A London hotel tycoon told the police how he was swindled out of tens of thousands of pounds by a motorcycling champion-turned-conman who befriended him.
Richard Balfour-Lynn, chief executive of the investment company that owns the Malmaison hotel chain, spoke out after Julian Clark was jailed for three-and-a-half years for fraud.
The London-based millionaire was among 20 victims promised quick profits if they backed business ventures that included importing motorbikes.
Clark was one of the United Kingdom’s leading motocross riders in the 1980s, at a time when he also toured New Zealand, racing for the Don Perry Motorcycles Kawasaki team in the 1987 New Zealand Motocross Championships.
He finished third in the 500cc class that season, behind fellow British rider and Kawasaki team-mate Greg Hanson and Stokes Valley’s Murray Anderson (Yamaha). Just out of interest to our Kiwi viewers, the riders who finished just behind Clark that year were Paul McKendry, Wayne McKinley, Brent Emerson and Nigel McKinley.
The now 45-year-old Clark, who ran the former Linda McCartney Pro Cycling Team, had lured investors with tales of big returns from his business buying and selling high-value vehicles. But Maidstone crown court was told that although the initial deal started as a genuine offer, it rapidly descended into fraud.
Between November 2006 and December 2009, Clark, of Horsmonden, Kent, obtained £737,000 from 20 victims – neighbours or friends or associates from the motocross world. He used money from one victim to reimburse another and his stalling tactics included bounced cheques and forged bank transfers.
Mr Balfour-Lynn, 58, whose Edgware Road-based MWB Group Holdings Plc also owns the Hotel du Vin chain, said today that he met Clark on cycling routes in rural Kent. “He committed a crime and I suppose he will pay for it. I feel sorry for him. He asked me for some help and he was very convincing,” he said.
The court had earlier been told that Mr Balfour-Lynn had given Clark £50,000 in April 2009 to buy 12 motocross bikes. He eventually took out a writ against Clark and £26,000 was returned.
The father of four said: “He was a local guy who wanted some help with a business deal. He needed some money short-term.
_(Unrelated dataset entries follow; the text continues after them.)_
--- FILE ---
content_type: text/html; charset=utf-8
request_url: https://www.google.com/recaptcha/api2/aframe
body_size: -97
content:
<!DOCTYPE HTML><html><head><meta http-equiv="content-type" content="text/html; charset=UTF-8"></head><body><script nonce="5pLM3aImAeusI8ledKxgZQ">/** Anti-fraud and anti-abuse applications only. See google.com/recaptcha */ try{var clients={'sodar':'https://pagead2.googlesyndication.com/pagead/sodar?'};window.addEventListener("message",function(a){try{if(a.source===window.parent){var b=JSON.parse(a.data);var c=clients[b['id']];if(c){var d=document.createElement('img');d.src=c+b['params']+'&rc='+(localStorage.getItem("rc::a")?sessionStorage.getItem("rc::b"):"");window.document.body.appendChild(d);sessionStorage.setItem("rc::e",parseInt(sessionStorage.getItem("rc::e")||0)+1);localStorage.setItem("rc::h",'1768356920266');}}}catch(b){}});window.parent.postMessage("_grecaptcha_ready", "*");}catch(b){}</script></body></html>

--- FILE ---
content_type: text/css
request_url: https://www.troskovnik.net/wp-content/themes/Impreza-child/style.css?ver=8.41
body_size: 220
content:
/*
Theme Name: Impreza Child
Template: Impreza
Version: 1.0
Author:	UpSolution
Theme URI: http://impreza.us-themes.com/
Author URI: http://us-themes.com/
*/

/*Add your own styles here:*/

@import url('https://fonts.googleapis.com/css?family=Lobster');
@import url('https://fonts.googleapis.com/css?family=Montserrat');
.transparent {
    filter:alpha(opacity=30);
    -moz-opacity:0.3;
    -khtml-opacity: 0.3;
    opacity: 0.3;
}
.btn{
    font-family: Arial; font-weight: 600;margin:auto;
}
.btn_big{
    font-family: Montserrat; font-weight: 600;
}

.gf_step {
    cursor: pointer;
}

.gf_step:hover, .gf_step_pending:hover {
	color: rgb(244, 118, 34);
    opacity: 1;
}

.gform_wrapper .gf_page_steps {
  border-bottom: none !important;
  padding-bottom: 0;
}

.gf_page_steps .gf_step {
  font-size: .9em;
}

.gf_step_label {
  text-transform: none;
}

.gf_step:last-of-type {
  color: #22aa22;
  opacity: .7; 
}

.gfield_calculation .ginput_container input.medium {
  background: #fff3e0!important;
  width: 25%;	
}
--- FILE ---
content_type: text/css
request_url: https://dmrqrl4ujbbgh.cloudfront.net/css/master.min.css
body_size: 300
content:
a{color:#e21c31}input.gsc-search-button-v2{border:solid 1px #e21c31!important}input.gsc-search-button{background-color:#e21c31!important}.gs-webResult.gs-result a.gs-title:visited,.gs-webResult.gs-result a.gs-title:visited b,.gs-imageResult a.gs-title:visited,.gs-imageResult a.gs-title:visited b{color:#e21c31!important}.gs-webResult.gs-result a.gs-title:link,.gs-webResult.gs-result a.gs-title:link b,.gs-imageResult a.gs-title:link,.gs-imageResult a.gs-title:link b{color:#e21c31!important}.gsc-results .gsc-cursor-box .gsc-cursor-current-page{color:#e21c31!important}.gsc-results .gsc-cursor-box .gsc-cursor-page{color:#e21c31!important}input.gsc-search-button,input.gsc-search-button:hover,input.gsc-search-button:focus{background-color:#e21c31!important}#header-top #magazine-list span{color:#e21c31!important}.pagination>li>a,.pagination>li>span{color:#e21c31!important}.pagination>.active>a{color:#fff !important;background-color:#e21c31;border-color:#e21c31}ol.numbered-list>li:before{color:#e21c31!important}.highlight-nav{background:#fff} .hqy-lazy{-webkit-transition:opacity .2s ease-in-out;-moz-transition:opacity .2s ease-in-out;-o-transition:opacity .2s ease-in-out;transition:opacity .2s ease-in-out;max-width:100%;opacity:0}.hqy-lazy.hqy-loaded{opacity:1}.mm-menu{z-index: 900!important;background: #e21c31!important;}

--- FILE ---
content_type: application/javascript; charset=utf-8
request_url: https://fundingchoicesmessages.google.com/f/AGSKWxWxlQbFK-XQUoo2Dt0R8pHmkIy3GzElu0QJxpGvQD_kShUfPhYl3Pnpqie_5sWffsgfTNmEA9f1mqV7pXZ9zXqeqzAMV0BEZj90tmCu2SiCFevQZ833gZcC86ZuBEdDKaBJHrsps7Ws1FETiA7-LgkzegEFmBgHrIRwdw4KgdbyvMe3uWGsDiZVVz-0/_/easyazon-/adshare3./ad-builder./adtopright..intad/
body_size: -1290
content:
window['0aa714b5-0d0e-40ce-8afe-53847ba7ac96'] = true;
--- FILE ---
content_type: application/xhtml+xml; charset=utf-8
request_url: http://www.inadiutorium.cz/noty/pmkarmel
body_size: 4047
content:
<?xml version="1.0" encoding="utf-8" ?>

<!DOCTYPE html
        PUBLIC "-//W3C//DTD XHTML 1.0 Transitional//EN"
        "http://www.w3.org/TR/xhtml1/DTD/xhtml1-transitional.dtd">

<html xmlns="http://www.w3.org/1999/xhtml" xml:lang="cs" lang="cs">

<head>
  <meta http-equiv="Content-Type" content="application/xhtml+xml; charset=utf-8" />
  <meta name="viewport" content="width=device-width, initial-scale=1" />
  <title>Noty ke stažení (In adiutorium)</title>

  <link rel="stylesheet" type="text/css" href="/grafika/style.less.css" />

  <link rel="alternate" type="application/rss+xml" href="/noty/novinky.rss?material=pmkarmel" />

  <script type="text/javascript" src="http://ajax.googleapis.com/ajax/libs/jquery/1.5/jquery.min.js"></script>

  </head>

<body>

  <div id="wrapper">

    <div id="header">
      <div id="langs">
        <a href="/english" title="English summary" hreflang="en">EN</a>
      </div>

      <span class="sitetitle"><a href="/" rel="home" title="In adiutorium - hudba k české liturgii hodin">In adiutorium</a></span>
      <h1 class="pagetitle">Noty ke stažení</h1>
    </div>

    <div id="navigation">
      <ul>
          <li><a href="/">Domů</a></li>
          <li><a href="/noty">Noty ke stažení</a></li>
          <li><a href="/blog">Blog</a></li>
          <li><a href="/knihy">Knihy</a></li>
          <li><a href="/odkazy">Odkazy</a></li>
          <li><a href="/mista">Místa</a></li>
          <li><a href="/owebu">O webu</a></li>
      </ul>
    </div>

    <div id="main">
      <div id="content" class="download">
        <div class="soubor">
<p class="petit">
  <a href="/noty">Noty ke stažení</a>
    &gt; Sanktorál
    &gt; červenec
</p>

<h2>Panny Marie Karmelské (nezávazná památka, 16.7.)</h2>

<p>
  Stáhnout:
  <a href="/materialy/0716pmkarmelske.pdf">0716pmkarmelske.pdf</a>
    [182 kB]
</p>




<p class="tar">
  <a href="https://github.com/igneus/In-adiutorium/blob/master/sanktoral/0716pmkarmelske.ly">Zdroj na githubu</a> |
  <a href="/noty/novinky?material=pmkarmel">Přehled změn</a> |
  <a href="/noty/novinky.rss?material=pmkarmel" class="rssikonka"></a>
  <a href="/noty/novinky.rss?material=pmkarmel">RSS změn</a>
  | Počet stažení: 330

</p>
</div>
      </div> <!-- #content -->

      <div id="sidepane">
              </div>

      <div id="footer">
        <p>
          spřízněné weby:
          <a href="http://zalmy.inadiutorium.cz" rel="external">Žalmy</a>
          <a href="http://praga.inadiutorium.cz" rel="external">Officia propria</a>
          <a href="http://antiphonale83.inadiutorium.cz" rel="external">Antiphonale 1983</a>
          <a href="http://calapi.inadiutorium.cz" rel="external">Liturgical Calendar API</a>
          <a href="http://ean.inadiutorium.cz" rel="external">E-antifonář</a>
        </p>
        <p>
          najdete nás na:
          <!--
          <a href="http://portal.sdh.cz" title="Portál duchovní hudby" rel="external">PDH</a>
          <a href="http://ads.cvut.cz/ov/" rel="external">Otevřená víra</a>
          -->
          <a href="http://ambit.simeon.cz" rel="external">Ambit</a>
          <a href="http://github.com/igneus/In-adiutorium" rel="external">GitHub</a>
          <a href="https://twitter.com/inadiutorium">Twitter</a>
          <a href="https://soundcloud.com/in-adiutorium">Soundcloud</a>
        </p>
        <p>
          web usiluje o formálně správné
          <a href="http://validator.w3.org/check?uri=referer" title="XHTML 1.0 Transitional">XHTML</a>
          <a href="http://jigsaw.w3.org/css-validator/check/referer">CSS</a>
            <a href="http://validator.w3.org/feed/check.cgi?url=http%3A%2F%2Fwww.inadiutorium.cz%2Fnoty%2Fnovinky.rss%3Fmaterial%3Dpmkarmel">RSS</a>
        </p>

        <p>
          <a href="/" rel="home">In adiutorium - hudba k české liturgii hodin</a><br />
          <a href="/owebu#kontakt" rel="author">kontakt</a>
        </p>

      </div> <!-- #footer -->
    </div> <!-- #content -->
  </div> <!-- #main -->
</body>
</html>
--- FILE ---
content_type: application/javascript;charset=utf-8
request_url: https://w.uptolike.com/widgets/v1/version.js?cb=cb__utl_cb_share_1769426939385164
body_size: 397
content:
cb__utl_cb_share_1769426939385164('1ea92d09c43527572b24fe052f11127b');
I took him on trust but he didn’t honour his word to me and lots of other people.”
The tycoon did not go to police and had “put it down to experience” when he learned charges had been brought.
One victim was reimbursed £35,000 only after he pinned bounced cheques on a motocross club noticeboard, writing underneath: “Beware of Julian Clark. He bounces cheques.”
Clark admitted 22 offences of fraud and two similar offences that he denied were left on file. In all he has repaid £420,000 and confiscation proceedings over the outstanding £317,000 go to court in January. He has a previous conviction for a similar £300,000 fraud.